News Release

Researchers investigate mysteries of the African rift

Peer-Reviewed Publication

Penn State

San Francisco, Cal. -- The formation and evolution of the African Rift Valley are shaded in mystery, but geoscientists at Penn State are mapping the history of the Rift through space and time by analyzing the chemistry of ancient lava from Lake Turkana, northern Kenya.

"We know what the lavas at Turkana look like today and we know what the lavas looked like 35 million years ago in Ethiopia," says Dr. Tanya Furman, associate professor of geosciences. "We also know where the Afar plume is today, but we don't know what it looked like 35 million years ago. The only place we can go back more than 30 million years is in Turkana."

Furman and Kelly Knight, graduate student in geosciences, are looking at the chemical signatures of lavas from the Rift Valley in Turkana to understand the evolution of mantle plumes and how continents split apart.

A mantle plume is a jet of molten lava from the Earth's mantle that reaches the Earth's surface, but is independent of the motion of the tectonic plates. Typically, when mantle plumes rise under oceans, they form islands. The Hawaiian Islands were formed by a plume which remains stationary while the Pacific plate moves above it, creating a string of islands in its wake.

When a plume appears under a continent, a rift may form.
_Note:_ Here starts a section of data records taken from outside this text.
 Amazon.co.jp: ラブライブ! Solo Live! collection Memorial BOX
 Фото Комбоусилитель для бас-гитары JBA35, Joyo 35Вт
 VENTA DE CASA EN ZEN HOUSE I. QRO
Eventually, an important transformation takes place, the rift splits the continent in two, creating an ocean and the rift itself comes a mid ocean ridge. Mid ocean ridges are the boundaries of two plates and are connected to the Earth's tectonic activity. While geoscientists know the general history of continental rifting, exactly when a rift becomes a ridge and when it becomes part of the tectonic system is unknown.

The African Rift Valley runs in eastern Africa from the junction of the Red Sea and the Gulf of Aden southward to Malawi where it gradually disappears.
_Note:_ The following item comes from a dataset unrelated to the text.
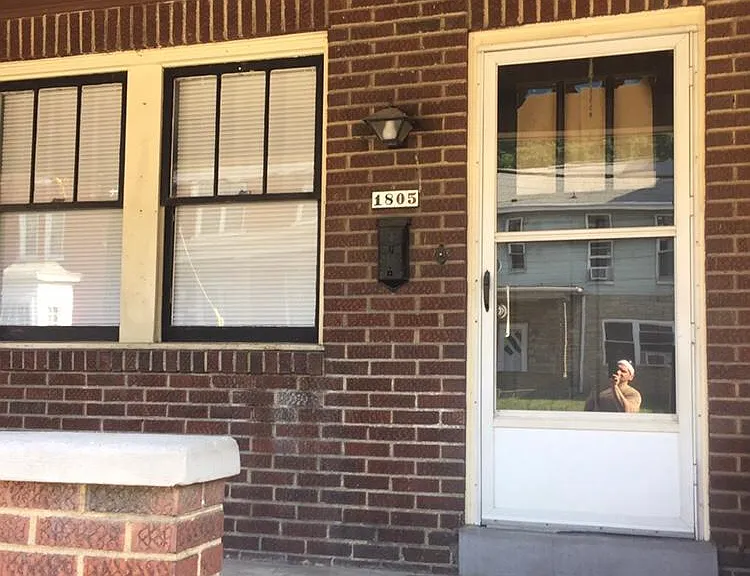 1805 Middle St — Photo 1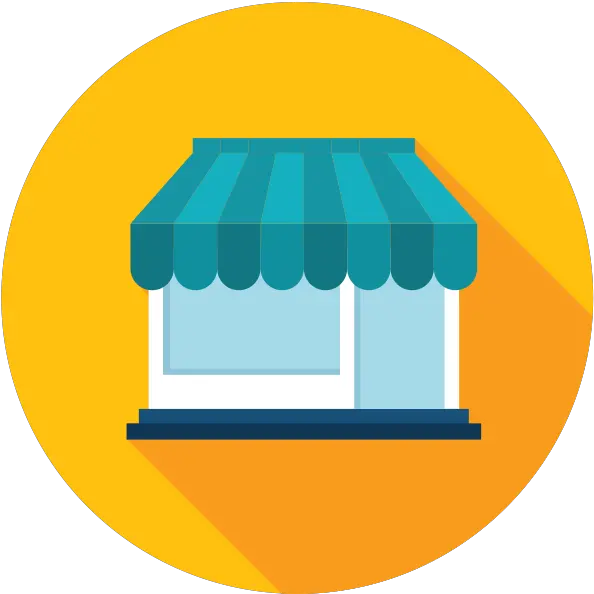 Near The Storefront Store Front Png Icon Store Front Icon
"Some of what we found is consistent with the presence of a plume in Turkana about 35 million years ago," Knight told attendees at the fall meeting of the American Geophysical Union today (Dec. 13) in San Francisco. "We know the plume was in the Ethiopia Sudan area and it appears that lava was channeled 1000 or more kilometers beneath or through the lithosphere to Turkana."

Turkana is the best place to look at the chemistry of the old lava because three successive rifting events have occurred in the area, stretching and thinning the Earth's crust. While the rest of the Rift has a crust of 100 kilometers with a layer of chemically unusual rocks stuck on the bottom, Turkana has only about 20 kilometers of crust.

The researchers are looking at the chemistry of the lavas including major and minor components, trace elements and isotopes. The recent findings are based on the ratios of trace elements in the lavas, including zirconium to niobium, uranium to thorium, lanthanum to niobium and barium to niobium. The trace elements in the lavas are related to the source rocks that were melted by the plume. By tracing the lavas back to the rocks, the researchers can trace the paths of the lavas in space. By looking at the old lava in the Turkana area, the researchers can trace the lavas in time.

"We choose trace element ratios that are indicative of the source region of the rocks," says Furman. "These data, plus our preliminary neodymium isotope analyses, suggest that plume lavas have been erupting at Turkana for perhaps 35 million years." The researchers are also waiting for the results of isotope studies using strontium, and lead to clarify the chemical structure of the plume.

The African Rift Valley is a heavily seismic area and there have been volcanic eruptions in the past 50 years. The area is actively changing, but while Furman and Knight know that the rift north of Ethiopia is now an ocean ridge and that the rift south of Turkana is not, they still do not know when, where and how the change from mantle plume to mid ocean ridge occurs.